Na Vila Cruzeiro, o resgate pela arte
Nos muros das ruas e vielas da Vila Cruzeiro, na Penha, poucos são aqueles que não reconhecem o traço de Ângelo. Foi a vocação artística, e os sacrifícios dos avós, que permitiram que o rapaz tomasse rumo na vida. O artista autodidata deve sua trajetória ao apoio de amigos e familiares, pois não teve exemplos onde se espelhar. “Fui me descobrir artista aos 31 anos” relata, referindo-se à consciência tardia que adquiriu sobre o valor do seu trabalho. Hoje com 32, Ângelo Campos sente orgulho em dizer que se sustenta, há vinte anos, graças a suas bombas e pincéis. Além dos muros de sua favela, seus desenhos enfeitam camisas, telas e equipamentos municipais, como na Praça do Conhecimento, no Complexo do Alemão.
No entanto, muita coisa podia ter dado errado na vida do artista plástico. Retrato do cotidiano de violência da Vila Cruzeiro, onde cresceu, seu percurso foi repleto de dificuldades – e de exercícios de superação. Os primeiros obstáculos se ergueram quando tinha apenas 12 dias de vida, com o assassinato do pai. “Era um criminoso comum e tiraram sua vida por alguns ajustes de contas” relata. Sua mãe, muito nova na época dos fatos, entregou o menino aos avós maternos e se ausentou durante boa parte da sua educação.
Da primeira infância, Ângelo guarda lembranças sombrias: o peso da tragédia que pairou sobre sua família; a situação conturbada da favela, onde tráfico e a violência caminhavam lado a lado; as dificuldades financeiras dos avós, Zeni Simão e Romualdo Simão Liberato, que o sustentaram a duras penas. Na escola, seus amigos às vezes perguntavam por sua mãe, o que o constrangia: “Não lembro do que era dia dos pais, dia das mães, isso só vim descobrir depois”, recorda.
O primeiro contato com artes visuais veio aos cinco anos, quando os avós começaram a incentivar o menino, comprando lápis de cor e livros para olhar e desenhar. “Até o início do ensino fundamental eu era um ótimo aluno, mas com o passar do tempo não queria mais estudar e só desenhar! Isso me prejudicou muito na escola”, pondera. No entanto, ao desenvolver esta habilidade, Ângelo logo percebeu que podia traçar seu caminho de vida. Aos sete, fez seu primeiro grafite. “Os moradores gostavam do meu estilo, me parabenizavam, então eu disse para mim mesmo: talvez eu possa aproveitar meu talento”.
Muito cedo, o menino também teve consciência dos sacrifícios que representava o seu sustento. Seu avô trabalhava como vigia em um condomínio, e o salário cobria apenas as despesas básicas da família. Com 12 anos, compreendeu que podia ganhar dinheiro com sua arte. Começou pintando em camisetas os desenhos que lhe pediam. Embora não tirasse muito, era uma ajuda para casa. “Acreditava na minha capacidade”, reconhece, apesar de ter sofrido, ao longo da adolescência, com a falta de incentivo para prosseguir nesta atividade.

Material exibido:
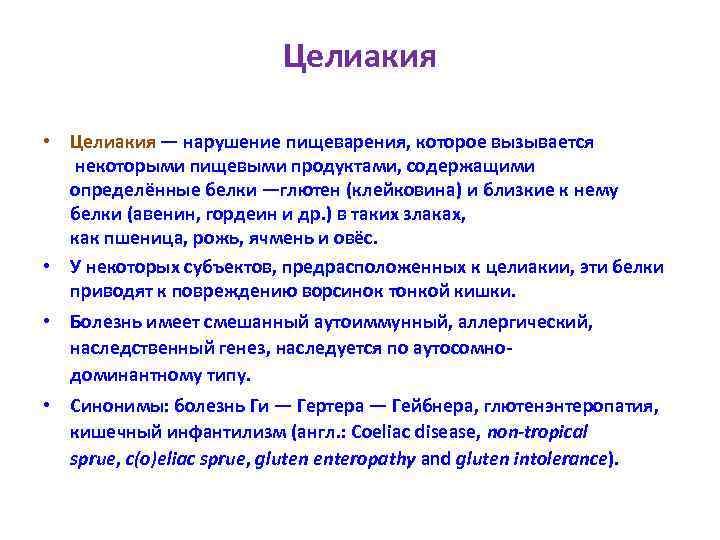 Целиакия

• Целиакия — нарушение пищеварения, которое вызывается некоторыми пищевыми продуктами, содержащими определённые белки —глютен (клейковина) и близкие к нему белки (авенин, гордеин и др.) в таких злаках, как пшеница, рожь, ячмень и овёс.

• У некоторых субъектов, предрасположенных к целиакии, эти белки приводят к повреждению ворсинок тонкой кишки.

• Болезнь имеет смешанный аутоиммунный, аллергический, наследственный генез, наследуется по аутосомно-доминантному типу.

• Синонимы: болезнь Ги — Гертера — Гейбнера, глютенэнтеропатия, кишечный инфантилизм (англ.: Coeliac disease, non-tropical sprue, c(o)eliac sprue, gluten enteropathy and gluten intolerance).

Instruções:
(A) Altere o trecho do texto sobre Ângelo Campos que vai de "No entanto, muita" até "da sua educação.", trocando "assassinato" por "homicídio", e apresente o trecho modificado.
(B) Liste todos os lugares designados por nome próprio no texto sobre Ângelo Campos.
A listagem não tem nenhum papel nesta atividade.

Suas respostas:
(A)
No entanto, muita coisa podia ter dado errado na vida do artista plástico. Retrato do cotidiano de violência da Vila Cruzeiro, onde cresceu, seu percurso foi repleto de dificuldades – e de exercícios de superação. Os primeiros obstáculos se ergueram quando tinha apenas 12 dias de vida, com o homicídio do pai. “Era um criminoso comum e tiraram sua vida por alguns ajustes de contas” relata. Sua mãe, muito nova na época dos fatos, entregou o menino aos avós maternos e se ausentou durante boa parte da sua educação.

(B)
Vila Cruzeiro
Penha
Praça do Conhecimento
Complexo do Alemão